### Direction 1
Please extract from the education passage the part that opens with the words containing "How to Overcome" and closes with "Pacific Research Institute.", copying it word for word.
### Direction 2
Answer these questions from the education passage:
(a) What reading program do the eight studied schools all use?
(b) Which organization did the new study on high-poverty schools?
(c) What change in student performance did Keliher see?
### Direction 3
List every practice that the education passage says Keliher experienced.

### Document excerpt
There wasn’t a shortcut to the learning process then and there still isn’t. Reform movements like new math and whole language have left millions of damaged kids in their wake. We’ve wasted billions of taxpayer dollars and forced our teachers to spend countless hours in workshops learning to implement the latest fads. Every minute teachers have spent on misguided educational strategies (like building kids’ self-esteem by acting as "facilitators" who oversee group projects) is time they could have been teaching academics.

Keliher experienced team teaching, supervised peer tutoring, block scheduling and decentralization. He saw no change in student performance.

How to Overcome

At high-poverty schools with high test scores, teachers teach skills and knowledge in a structured, sequenced way, concludes "They Have Overcome: High-Poverty, High-Performing Schools in California," a new study by the Pacific Research Institute.

The eight schools studied all use a scripted, phonics-based reading program, Open Court. Most use Saxon, Excel and/or Harcourt-Brace math books. All pay close attention to the state's academic standards, and make sure lessons are linked to the standards. Teacher training is focused on subject matter. All use frequent testing to monitor students' progress.

Essentially, these schools forego fads. The teacher is in charge of teaching; students don't "construct" or "discover" knowledge for themselves. Creativity is confined mostly to science, social studies, art and music classes. While critics of structured, scripted lessons says it's just "drill and kill," principals say students now read enthusiastically -- because they can read.

### Source data
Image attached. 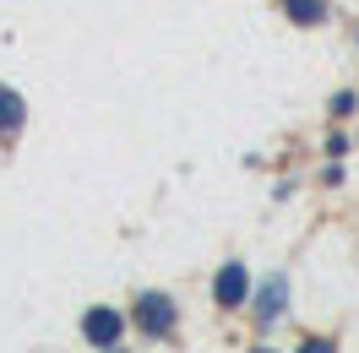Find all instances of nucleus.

### Written reply 1
How to Overcome

At high-poverty schools with high test scores, teachers teach skills and knowledge in a structured, sequenced way, concludes "They Have Overcome: High-Poverty, High-Performing Schools in California," a new study by the Pacific Research Institute.

### Written reply 2
(a) Open Court, a scripted, phonics-based reading program.
(b) The Pacific Research Institute.
(c) No change.

### Written reply 3
Team teaching
Supervised peer tutoring
Block scheduling
Decentralization